Lo mismo ocurre con la concepción pragmática de la política, la ética o la religión: la verdad acerca de si Dios existe o no, no reside en nuestras opiniones o certezas, sino en lo que la religión produce en la vida de los seres humanos. Y algo similar ocurre con la ética, la política y la estética: estas se legitiman en la medida en que satisfacen las expectativas que los seres humanos ponemos en ellas.

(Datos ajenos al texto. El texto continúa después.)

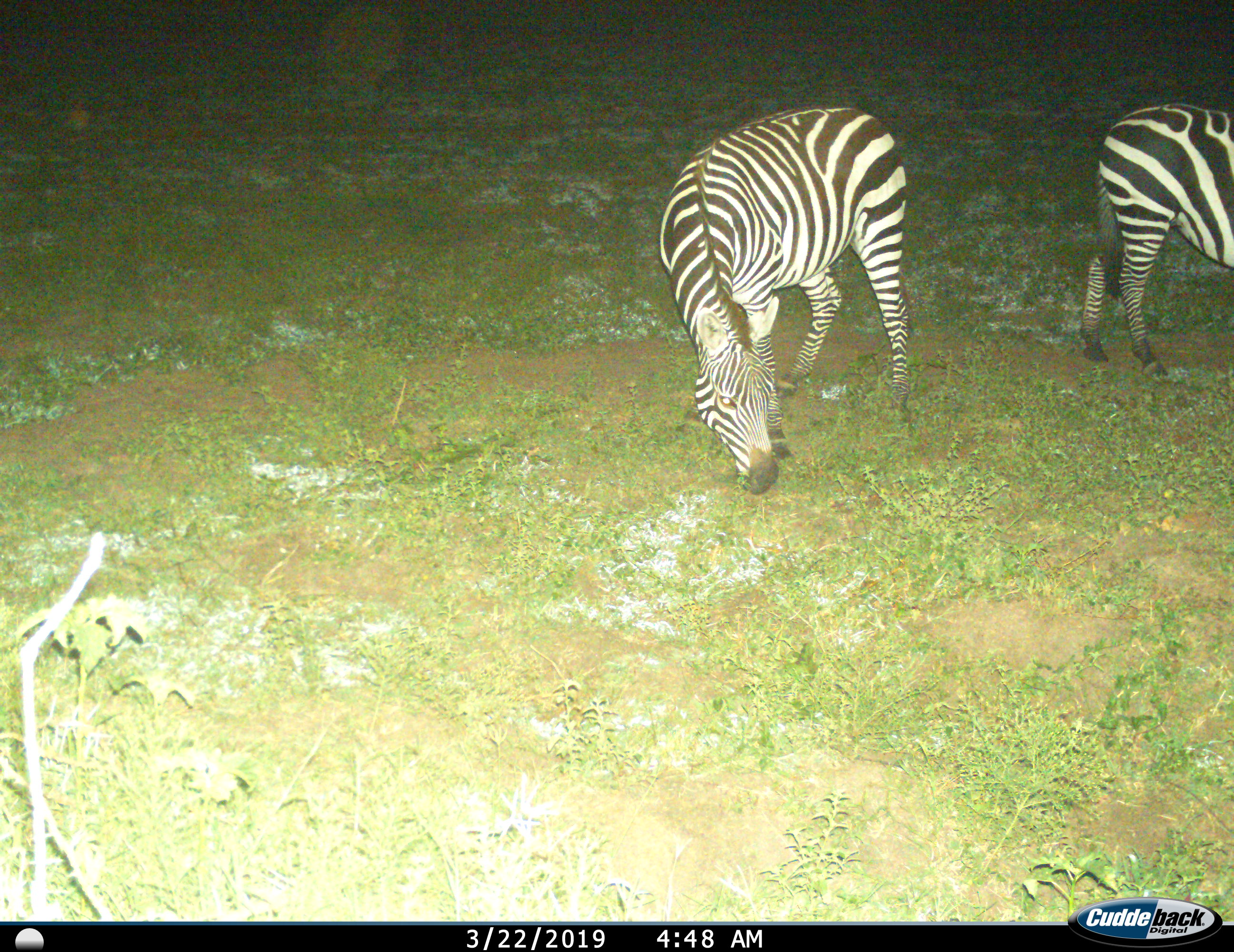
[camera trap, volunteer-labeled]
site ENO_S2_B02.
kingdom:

Históricamente aliado con el puritanismo calvinista, que bajo el manto de la predestinación enseña que hay unos seres humanos privilegiados y escogidos por Dios con exclusión de otros, los postulados del pragmatismo filosófico nos ayudan a comprender la segunda elección de Donald Trump como presidente de los EE.UU. Los votantes han visto en él al pragmático radical que puede poner a funcionar las cosas de esa gran nación. Mientras tanto, los puritanos aplauden con místico frenesí.
Que las cosas funcionen bien, o que al menos funcionen mejor, eso es algo que todos razonablemente deseamos: que haya crecimiento económico y, por tanto, más puestos de trabajo, que se reduzca la corrupción, la criminalidad y la inseguridad, y que haya motivos para confiar en las instituciones.
Pero el modo de lograr esos objetivos delata los límites del pragmatismo como teoría filosófica. El cuidado de nuestra Casa Común y el respeto universal de la dignidad humana resultan incómodos e indeseables a la mentalidad pragmática radical. Es bueno que las cosas funcionen bien al norte del Río Grande, pero es mejor que funcionen bien para todos.